1969–90, Laureate Conductor

b. Lawrence, Massachusetts, August 25, 1918
d. New York, October 14, 1990

Leonard Bernstein’s career was one of many firsts. Following his now-legendary debut with the Orchestra in 1943, as the last-minute replacement for an ailing Bruno Walter on a live radio broadcast, Bernstein guest conducted for the Orchestra regularly until his appointment as the Philharmonic’s first American-born-and-trained Music Director in 1958. Bernstein was also the first to introduce the Philharmonic to television; his Young People’s Concerts won 11 Emmys during its 14-season run. Also under his direction, the Orchestra began its largest commissioning initiative yet, requesting over 100 new works. In 1962, Bernstein premiered Copland’s Connotations at the opening concert at the new Lincoln Center for the Performing Arts, completing the Philharmonic’s move from Carnegie Hall to Philharmonic (now David Geffen) Hall.

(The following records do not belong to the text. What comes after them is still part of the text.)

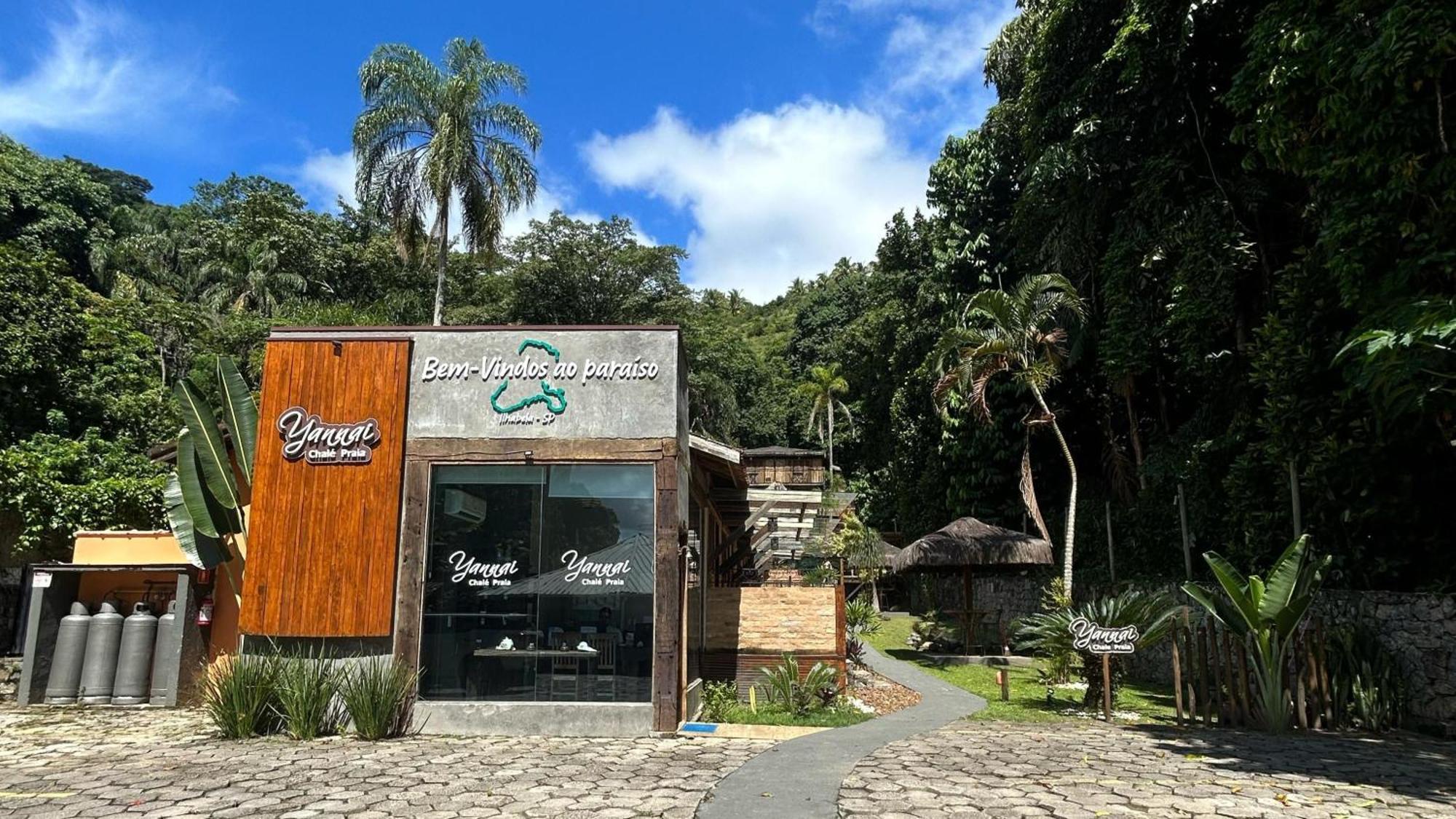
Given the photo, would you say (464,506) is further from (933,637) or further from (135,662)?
(933,637)

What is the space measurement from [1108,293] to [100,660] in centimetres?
1984

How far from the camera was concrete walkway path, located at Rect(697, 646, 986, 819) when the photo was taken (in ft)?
22.9

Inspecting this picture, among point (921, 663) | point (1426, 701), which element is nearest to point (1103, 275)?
point (921, 663)

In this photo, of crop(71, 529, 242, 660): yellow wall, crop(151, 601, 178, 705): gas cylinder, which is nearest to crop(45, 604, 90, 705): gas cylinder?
crop(151, 601, 178, 705): gas cylinder

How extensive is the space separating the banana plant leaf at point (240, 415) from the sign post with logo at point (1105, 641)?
11.9 meters

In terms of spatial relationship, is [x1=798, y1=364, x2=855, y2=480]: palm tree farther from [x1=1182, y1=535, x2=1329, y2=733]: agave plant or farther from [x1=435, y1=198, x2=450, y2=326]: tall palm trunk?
[x1=1182, y1=535, x2=1329, y2=733]: agave plant

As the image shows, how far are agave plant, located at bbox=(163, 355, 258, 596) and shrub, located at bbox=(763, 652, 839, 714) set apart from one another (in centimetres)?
787

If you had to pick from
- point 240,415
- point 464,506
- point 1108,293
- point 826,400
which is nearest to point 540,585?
point 464,506

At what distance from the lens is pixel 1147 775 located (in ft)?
27.6

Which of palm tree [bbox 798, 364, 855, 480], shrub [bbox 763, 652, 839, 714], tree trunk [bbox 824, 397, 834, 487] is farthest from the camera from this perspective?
palm tree [bbox 798, 364, 855, 480]

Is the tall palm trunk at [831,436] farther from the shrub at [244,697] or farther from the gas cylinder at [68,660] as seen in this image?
the shrub at [244,697]

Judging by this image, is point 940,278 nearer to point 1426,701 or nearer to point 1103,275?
point 1103,275

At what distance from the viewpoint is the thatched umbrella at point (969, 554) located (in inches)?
820

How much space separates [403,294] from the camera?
131 feet
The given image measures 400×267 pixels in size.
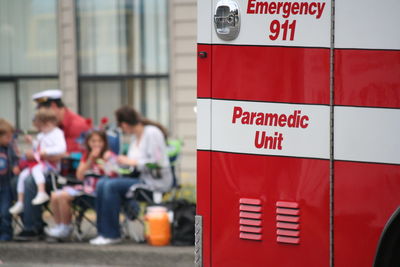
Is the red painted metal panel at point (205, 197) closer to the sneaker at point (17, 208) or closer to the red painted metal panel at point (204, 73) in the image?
the red painted metal panel at point (204, 73)

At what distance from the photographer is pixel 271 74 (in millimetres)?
5066

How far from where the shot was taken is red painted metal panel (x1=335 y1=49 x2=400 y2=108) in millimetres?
4680

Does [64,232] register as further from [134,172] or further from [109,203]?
[134,172]

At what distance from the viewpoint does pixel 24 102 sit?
14.4 meters

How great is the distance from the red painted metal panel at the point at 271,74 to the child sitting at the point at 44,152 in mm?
5203

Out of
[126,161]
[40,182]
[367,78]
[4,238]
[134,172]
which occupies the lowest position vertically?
[4,238]

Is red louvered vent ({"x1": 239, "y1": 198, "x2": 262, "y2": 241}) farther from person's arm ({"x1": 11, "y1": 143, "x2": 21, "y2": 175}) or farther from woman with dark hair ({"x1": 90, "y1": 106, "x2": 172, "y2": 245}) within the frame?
person's arm ({"x1": 11, "y1": 143, "x2": 21, "y2": 175})

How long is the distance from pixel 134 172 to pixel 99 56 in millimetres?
4436

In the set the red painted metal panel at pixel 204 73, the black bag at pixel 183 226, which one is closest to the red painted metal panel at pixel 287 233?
the red painted metal panel at pixel 204 73

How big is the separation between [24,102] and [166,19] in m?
2.75

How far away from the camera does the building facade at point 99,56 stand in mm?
13586

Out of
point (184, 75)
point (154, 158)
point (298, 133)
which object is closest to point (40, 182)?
point (154, 158)

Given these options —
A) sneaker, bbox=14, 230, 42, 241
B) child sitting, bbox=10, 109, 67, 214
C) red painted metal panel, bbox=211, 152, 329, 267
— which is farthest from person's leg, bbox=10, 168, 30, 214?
red painted metal panel, bbox=211, 152, 329, 267

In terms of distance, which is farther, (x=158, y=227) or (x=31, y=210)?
(x=31, y=210)
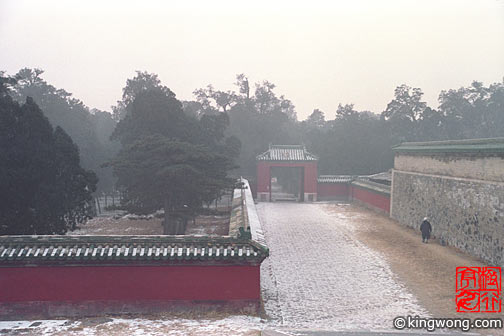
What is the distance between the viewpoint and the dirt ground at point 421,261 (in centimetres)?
1003

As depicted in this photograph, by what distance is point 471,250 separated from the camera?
14258mm

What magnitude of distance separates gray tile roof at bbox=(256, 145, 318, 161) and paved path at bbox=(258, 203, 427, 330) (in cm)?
1376

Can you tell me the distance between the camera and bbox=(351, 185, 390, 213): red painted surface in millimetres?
24714

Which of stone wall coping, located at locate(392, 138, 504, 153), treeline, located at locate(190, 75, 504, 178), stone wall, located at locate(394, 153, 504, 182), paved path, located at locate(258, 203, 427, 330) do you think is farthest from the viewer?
treeline, located at locate(190, 75, 504, 178)

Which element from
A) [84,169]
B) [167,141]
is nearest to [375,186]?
[167,141]

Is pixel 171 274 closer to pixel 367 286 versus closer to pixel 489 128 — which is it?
pixel 367 286

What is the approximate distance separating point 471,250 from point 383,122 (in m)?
31.0

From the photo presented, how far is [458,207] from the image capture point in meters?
15.4

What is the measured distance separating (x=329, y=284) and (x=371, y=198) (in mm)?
17212

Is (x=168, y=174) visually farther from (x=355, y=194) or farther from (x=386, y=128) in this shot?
(x=386, y=128)

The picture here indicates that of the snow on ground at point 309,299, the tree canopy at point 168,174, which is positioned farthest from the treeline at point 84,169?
the snow on ground at point 309,299

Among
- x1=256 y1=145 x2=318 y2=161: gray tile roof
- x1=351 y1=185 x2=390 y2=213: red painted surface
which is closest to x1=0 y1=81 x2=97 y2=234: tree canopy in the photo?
x1=351 y1=185 x2=390 y2=213: red painted surface

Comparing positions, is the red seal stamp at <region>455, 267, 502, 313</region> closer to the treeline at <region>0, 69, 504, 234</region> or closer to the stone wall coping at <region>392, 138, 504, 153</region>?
the stone wall coping at <region>392, 138, 504, 153</region>

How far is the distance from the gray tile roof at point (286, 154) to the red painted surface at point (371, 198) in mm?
4085
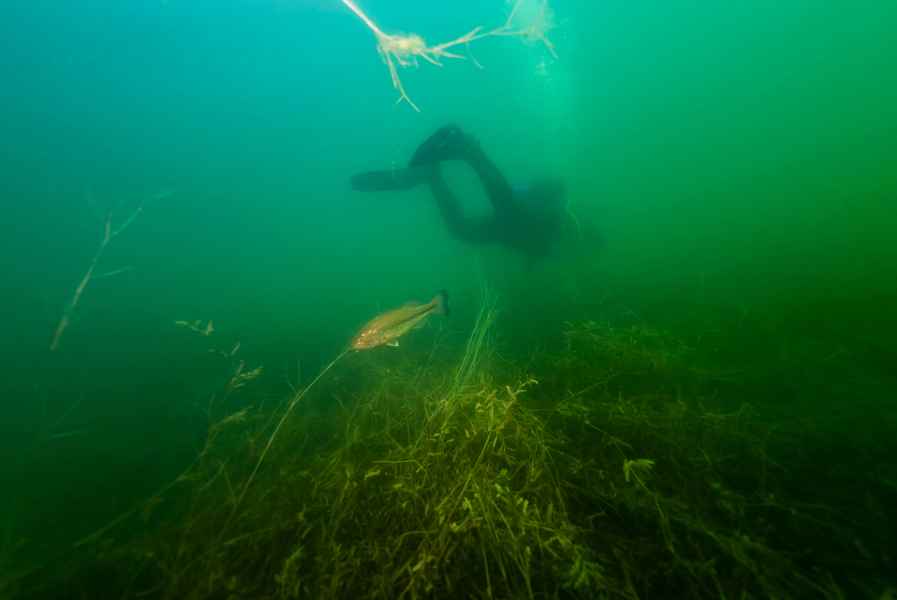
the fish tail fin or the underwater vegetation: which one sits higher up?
the fish tail fin

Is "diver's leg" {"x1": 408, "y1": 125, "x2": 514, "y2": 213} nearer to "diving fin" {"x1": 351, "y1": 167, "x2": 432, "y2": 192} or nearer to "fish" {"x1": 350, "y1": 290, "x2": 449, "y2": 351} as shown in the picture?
"diving fin" {"x1": 351, "y1": 167, "x2": 432, "y2": 192}

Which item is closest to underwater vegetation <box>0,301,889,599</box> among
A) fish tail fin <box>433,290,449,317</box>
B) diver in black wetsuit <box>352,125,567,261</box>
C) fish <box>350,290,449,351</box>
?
fish <box>350,290,449,351</box>

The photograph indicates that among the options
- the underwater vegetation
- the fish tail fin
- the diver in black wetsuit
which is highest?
the diver in black wetsuit

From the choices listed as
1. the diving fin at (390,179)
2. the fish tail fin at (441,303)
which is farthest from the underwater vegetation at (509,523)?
the diving fin at (390,179)

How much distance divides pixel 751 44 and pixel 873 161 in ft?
212

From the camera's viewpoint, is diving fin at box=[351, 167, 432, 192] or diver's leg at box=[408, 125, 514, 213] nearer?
diver's leg at box=[408, 125, 514, 213]

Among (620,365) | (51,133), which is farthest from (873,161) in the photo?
(51,133)

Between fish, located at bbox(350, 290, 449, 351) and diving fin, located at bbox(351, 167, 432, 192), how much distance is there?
867 cm

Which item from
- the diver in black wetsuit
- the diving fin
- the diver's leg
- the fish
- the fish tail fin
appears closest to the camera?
the fish

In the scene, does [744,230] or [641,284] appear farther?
[744,230]

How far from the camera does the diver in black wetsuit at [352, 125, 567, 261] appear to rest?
9.82m

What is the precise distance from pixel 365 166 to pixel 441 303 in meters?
97.7

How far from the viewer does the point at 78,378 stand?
41.5 feet

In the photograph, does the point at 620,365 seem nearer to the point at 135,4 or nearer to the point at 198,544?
the point at 198,544
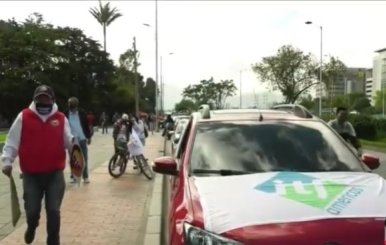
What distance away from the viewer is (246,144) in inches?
212

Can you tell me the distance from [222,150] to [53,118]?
206 centimetres

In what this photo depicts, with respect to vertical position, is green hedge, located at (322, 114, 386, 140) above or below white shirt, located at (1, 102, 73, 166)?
below

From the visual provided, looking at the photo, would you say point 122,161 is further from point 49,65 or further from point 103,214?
point 49,65

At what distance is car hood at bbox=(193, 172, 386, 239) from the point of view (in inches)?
150

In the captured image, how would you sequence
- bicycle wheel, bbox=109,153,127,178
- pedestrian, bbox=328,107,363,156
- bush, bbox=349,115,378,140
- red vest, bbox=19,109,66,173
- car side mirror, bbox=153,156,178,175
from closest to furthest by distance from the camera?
car side mirror, bbox=153,156,178,175
red vest, bbox=19,109,66,173
pedestrian, bbox=328,107,363,156
bicycle wheel, bbox=109,153,127,178
bush, bbox=349,115,378,140

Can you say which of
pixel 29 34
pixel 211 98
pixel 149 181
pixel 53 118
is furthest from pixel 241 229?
pixel 211 98

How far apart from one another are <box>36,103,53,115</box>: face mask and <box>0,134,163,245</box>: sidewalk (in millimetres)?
1846

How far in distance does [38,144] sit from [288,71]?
63.9m

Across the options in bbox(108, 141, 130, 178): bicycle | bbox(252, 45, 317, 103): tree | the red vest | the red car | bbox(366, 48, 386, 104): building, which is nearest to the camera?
the red car

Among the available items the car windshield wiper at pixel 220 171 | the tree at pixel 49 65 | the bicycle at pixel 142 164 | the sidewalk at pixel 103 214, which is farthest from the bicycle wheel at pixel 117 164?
the tree at pixel 49 65

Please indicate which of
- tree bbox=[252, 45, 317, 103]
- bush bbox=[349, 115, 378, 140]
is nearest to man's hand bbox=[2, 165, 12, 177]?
bush bbox=[349, 115, 378, 140]

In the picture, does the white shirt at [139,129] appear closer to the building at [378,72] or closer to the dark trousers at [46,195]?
the dark trousers at [46,195]

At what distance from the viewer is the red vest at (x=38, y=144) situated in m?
6.40

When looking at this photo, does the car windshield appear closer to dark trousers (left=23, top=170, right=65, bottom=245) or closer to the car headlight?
the car headlight
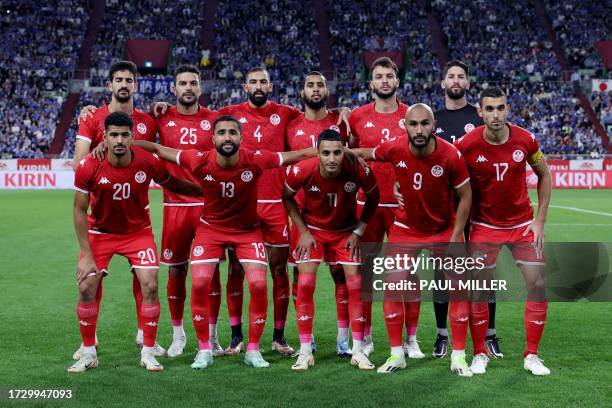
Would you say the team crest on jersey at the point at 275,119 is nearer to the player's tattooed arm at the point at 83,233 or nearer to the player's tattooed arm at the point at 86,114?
the player's tattooed arm at the point at 86,114

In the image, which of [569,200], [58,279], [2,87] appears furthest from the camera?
[2,87]

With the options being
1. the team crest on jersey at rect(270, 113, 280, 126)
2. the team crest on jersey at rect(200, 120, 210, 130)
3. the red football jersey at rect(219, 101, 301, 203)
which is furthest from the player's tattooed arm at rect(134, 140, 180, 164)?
the team crest on jersey at rect(270, 113, 280, 126)

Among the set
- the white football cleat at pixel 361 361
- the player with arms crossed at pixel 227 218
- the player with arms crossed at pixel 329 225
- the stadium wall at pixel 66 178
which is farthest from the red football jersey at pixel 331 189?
the stadium wall at pixel 66 178

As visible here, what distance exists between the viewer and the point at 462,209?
624cm

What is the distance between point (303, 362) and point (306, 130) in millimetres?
2356

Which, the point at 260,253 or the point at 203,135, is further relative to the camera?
the point at 203,135

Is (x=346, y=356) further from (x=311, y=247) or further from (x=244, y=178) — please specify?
(x=244, y=178)

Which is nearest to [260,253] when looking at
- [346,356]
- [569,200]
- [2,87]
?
[346,356]

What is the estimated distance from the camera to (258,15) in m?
47.1

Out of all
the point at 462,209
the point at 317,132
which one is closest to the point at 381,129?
the point at 317,132

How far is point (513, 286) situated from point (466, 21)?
3966cm

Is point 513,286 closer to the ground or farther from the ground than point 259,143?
closer to the ground

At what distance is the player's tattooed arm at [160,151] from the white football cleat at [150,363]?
1.71 m

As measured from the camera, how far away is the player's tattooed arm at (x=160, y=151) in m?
6.79
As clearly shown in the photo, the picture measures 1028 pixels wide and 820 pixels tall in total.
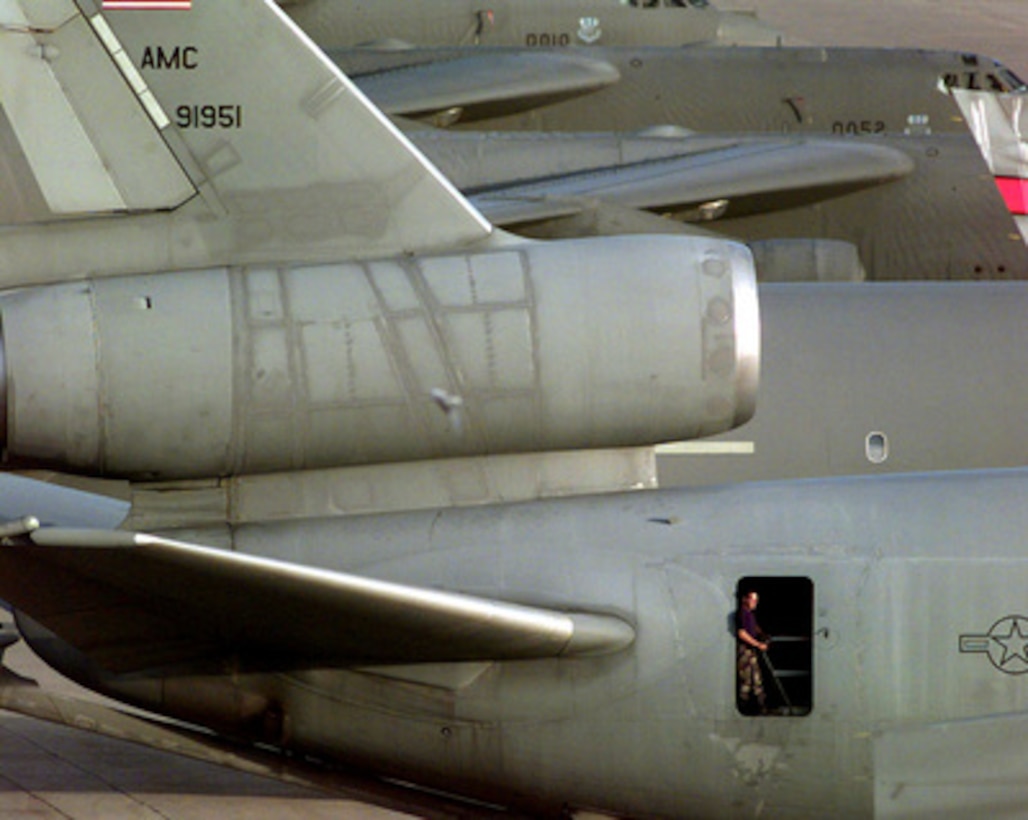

Bernstein also fought for the rights of the musicians under his baton. He expanded the Philharmonic’s schedule to include touring in the off season, thereby ensuring that musicians of the Orchestra were guaranteed year-round employment. Furthermore, he was one of the first music directors to admit women to the Orchestra, beginning with the hiring of bassist Orin O’Brien in 1966. In a program after his death, the Orchestra remembered America’s best-known classical musician: “His 11 years as our Music Director [1958–69] and 21 years as our Laureate Conductor were periods of brilliance in the Orchestra’s history. Mr. Bernstein will be remembered for his genius, his leadership, his humanitarianism, his ability to transmit his love of music to young and old, his dedication to our Orchestra, his service to young musicians, and his unforgettable, ebullient, and caring personality. We are grateful for his legacy.” In tribute to Bernstein, the Philharmonic will occasionally perform one of his compositions without a conductor.

In total, Bernstein’s association with the Philharmonic spanned 47 years, 1,244 concerts, and 200-plus recordings. He was also closely linked to the Vienna Philharmonic, the Israel Philharmonic, the London Symphony Orchestra, and Rome’s Santa Cecilia Academy. He conducted at the Metropolitan Opera, La Scala, and the Vienna State Opera, taught at Brandeis University, and headed the conducting faculty at the Berkshire Music Center.

Leonard Bernstein was multi-talented as a performer (his earliest aspirations were as a pianist), composer, conductor, lecturer, author, and teacher. He announced his retirement from conducting on October 9, 1990, and died at his apartment from a heart attack five days later. As his funeral procession moved through the streets of Manhattan, construction workers removed their hats and waved, calling out “Goodbye, Lenny.”